La storia di Rosario è abbastanza simile ma nasce nel seminario stesso, precisamente ad Agrigento. Lì furono proprio i superiori a “consigliargli” di “prendere contatto” con una particolare “agenzia” e bla bla bla… Insomma: gli imposero di sottoporsi alle terapie riparative. Anche qui, risparmiamo i particolari, ringraziamo e mettiamo il link. Qui. Ciò che veramente allarma è che l’allora rettore dell’istituto sembra ancora piuttosto convinto dei metodi.
Proprio su Domani, si esprime così: “L’obiettivo del percorso formativo è quello di una piena maturità umana, affettiva, spirituale e vocazionale e non ci sono terapie imposte”. E prosegue: “Con molti dei seminaristi che hanno liberamente scelto di fare quel percorso, ho mantenuto ottimi rapporti. Alcuni di loro sono sacerdoti, altri sono sposati.
Nessuno mi ha mai riferito personalmente di traumi subiti, altrimenti mi sarei messo in ascolto, avrei cercato di capire. Se vi fossero ragioni di sofferenza legate al mio agire, non avrei avuto nessuna difficoltà a chiedere scusa”. Aggiunge di essersi anche premurato di “partecipare a qualche incontro per testarne la correttezza” e che lo fece insieme al vescovo stesso.
Ma misericordia, Eccellenza! Per verificare la bontà del rancio dei suoi seminaristi, lei chiede in anticipo di poter mangiare alla loro mensa? E non immagina proprio che quel giorno si mangerà un po’ meglio?
E infatti, Rosario, per telefono, mi risponde chiaro: “questa non è una palla ma un pallone! Qual è quel seminarista che, tra l’andarsene e fare ancora un tentativo, non decide per la seconda? Sai cosa mi è stato detto dopo una seduta con uno che si dava dello psicologo? Che le cose che gli avevo detto, avrei dovuto ripeterle al rettore, se no gliele avrebbe riportate lui”. Molto professionale, in effetti.
E’ stupefacente come gli ambienti formativi ecclesiastici stiano affrontando (quando ci arrivano) il tema della sessualità dei giovani da “formare”. Fondandosi sull’ignoranza, si riproduce altra ignoranza. Si invita magari qualcuno a tenere un “laboratorio”, magari accertandosi che sia uomo di Chiesa o almeno lì intorno, un padre Amedeo Cencini, per esempio, prete psicologo che, sul sesso, la sa lunga. Lui arriva con le sue teorie sulla “omosessualità strutturale e non strutturale” (sulla prima non c’è niente da fare ma, dalla seconda, si può uscire coi nostri metodi). Aggiunge un po’ di concetti grotteschi come “l’omosessuale doc è affamato di sesso. L’omosessuale autentico non vive la coppia. Non esiste la coppia per l’omosessuale. L’omosessuale ha bisogno di tante relazioni. Se sta in coppia da tanti anni, vuol dire che entrambi si sono concessi la libertà di tante avventure estranee alla coppia”.

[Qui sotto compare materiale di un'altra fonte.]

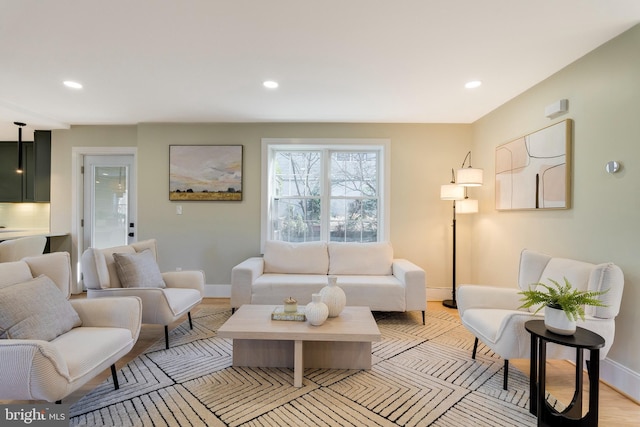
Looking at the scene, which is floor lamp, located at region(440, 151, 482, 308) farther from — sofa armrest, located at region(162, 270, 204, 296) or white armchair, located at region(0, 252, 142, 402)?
white armchair, located at region(0, 252, 142, 402)

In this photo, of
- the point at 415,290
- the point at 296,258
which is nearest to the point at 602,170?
the point at 415,290

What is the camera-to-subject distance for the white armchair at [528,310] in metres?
1.91

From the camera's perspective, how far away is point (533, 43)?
219 cm

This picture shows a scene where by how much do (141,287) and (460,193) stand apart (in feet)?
11.4

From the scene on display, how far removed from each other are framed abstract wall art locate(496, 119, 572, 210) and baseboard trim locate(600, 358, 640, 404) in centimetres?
117

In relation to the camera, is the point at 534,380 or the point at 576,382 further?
the point at 534,380

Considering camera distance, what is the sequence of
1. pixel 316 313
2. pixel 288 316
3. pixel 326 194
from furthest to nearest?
pixel 326 194 < pixel 288 316 < pixel 316 313

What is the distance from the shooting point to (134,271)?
106 inches

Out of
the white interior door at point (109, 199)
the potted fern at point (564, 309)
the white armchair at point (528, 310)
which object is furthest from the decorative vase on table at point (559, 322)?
the white interior door at point (109, 199)

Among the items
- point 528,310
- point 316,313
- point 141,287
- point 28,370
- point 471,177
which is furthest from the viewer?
point 471,177

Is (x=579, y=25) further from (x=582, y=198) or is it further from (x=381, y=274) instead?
(x=381, y=274)

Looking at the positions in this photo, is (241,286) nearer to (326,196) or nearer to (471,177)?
(326,196)

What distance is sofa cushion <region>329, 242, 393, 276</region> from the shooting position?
371cm

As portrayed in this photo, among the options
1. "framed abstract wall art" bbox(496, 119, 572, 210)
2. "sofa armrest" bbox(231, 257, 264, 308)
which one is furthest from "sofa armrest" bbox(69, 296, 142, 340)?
"framed abstract wall art" bbox(496, 119, 572, 210)
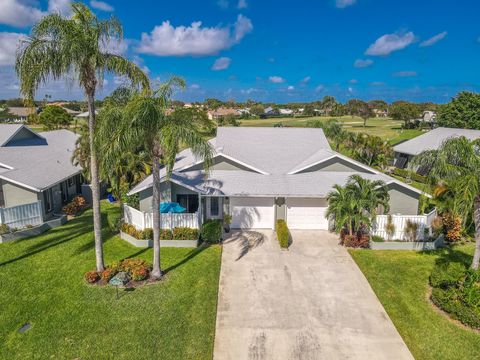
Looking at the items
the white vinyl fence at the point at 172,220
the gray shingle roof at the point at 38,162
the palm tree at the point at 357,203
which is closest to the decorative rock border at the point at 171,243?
the white vinyl fence at the point at 172,220

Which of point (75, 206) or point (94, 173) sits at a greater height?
point (94, 173)

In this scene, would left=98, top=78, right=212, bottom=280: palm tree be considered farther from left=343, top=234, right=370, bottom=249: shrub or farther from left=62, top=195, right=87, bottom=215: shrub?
left=62, top=195, right=87, bottom=215: shrub

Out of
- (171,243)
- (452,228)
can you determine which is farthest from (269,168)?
(452,228)

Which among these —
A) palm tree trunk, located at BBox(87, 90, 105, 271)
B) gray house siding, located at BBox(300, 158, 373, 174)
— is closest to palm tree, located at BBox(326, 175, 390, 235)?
gray house siding, located at BBox(300, 158, 373, 174)

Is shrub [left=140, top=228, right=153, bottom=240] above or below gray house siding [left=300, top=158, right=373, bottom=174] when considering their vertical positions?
below

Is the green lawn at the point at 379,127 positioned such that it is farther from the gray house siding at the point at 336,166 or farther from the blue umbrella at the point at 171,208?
the blue umbrella at the point at 171,208

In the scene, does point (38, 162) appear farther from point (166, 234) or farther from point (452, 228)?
point (452, 228)
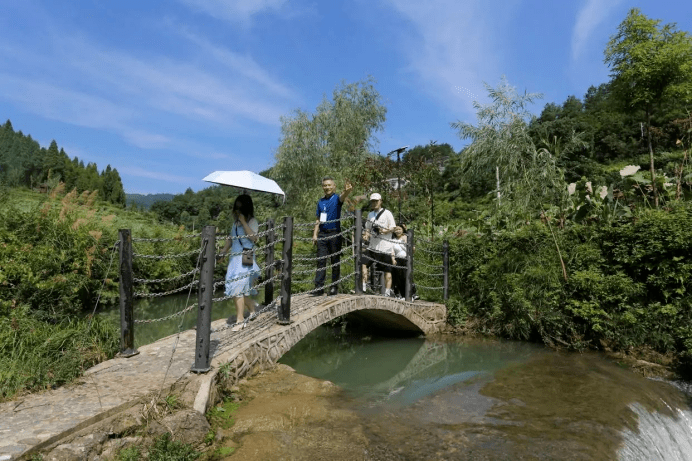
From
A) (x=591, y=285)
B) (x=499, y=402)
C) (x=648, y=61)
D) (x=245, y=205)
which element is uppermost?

Forse è il punto di vista di Cencini, a fargli vedere le cose in modo un po’ distorto. Frequentando troppi omosessuali in talare, non può che constatare che il totale del suo campione vive l’omosessualità in modo estremamente libertino e compulsivo. Ma provare ad allargare lo sguardo?
E invece no: Cencini parla con tono affabulatorio, i seminaristi ascoltano incantati, e il gioco è fatto. Via libera per la prossima agenzia di riparazione omosessuali. Agenzie che proporngono “percorsi”, “cammini”, tutte queste parole che tanto piacciono ai cattolici, per non usare il termine “terapie riparative dell’orientamento sessuale”, che addirittura la Congregazione per il Clero ha condannato.
Cencini non è disponibile? Ma c’è Di Tolve! C’è Povia! Non hanno nessun titolo ma… se… per caso… fossero i ragazzi stessi a invitarli… perché no? E’ capitato anche questo. Poco prima dell’incontro, si sono fortunatamente verificati problemi con l’impianto audio.
E’ desolante constatare che, in molti seminari italiani e nei loro dintorni, se comparisse il Dulcamara di turno a spacciare il proprio elisir d’amore cantando “comprate il mio specifico, per poco io ve lo dò”, si farebbe un sacco di soldi.